Problem to solve:
Copy out verbatim the lines below, starting at the line containing "this 640×480 image." and ending at the line containing "damaged front bumper [364, 251, 580, 364]".

Data listing:
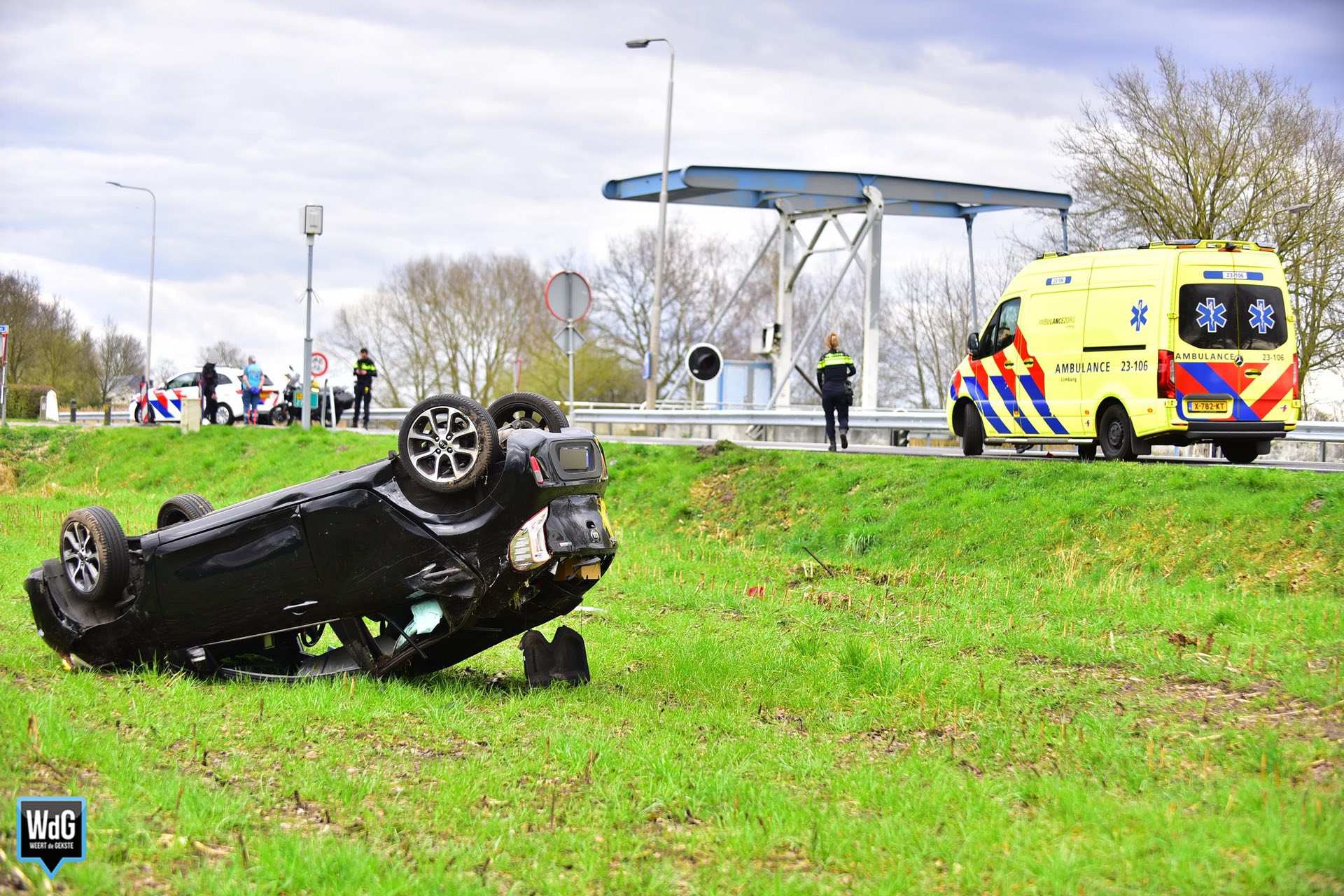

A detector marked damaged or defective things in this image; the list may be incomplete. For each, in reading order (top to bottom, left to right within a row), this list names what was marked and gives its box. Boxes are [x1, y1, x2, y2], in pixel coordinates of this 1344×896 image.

---

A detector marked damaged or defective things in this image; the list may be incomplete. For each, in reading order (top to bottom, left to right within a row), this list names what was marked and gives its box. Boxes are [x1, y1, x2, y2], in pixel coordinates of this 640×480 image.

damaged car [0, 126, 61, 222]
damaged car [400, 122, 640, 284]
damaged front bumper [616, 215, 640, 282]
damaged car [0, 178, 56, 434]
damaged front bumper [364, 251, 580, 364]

The output:
A detector marked damaged or defective things in this image; the list may be incomplete. For each, in reading order (top to bottom, left to right within a row), this list names what was marked and gives its box. Boxes are [x1, y1, x2, y2], in pixel coordinates of this 640×480 image.

damaged car [0, 126, 61, 222]
damaged car [400, 122, 640, 284]
damaged front bumper [616, 215, 640, 282]
damaged car [0, 178, 56, 434]
damaged front bumper [364, 251, 580, 364]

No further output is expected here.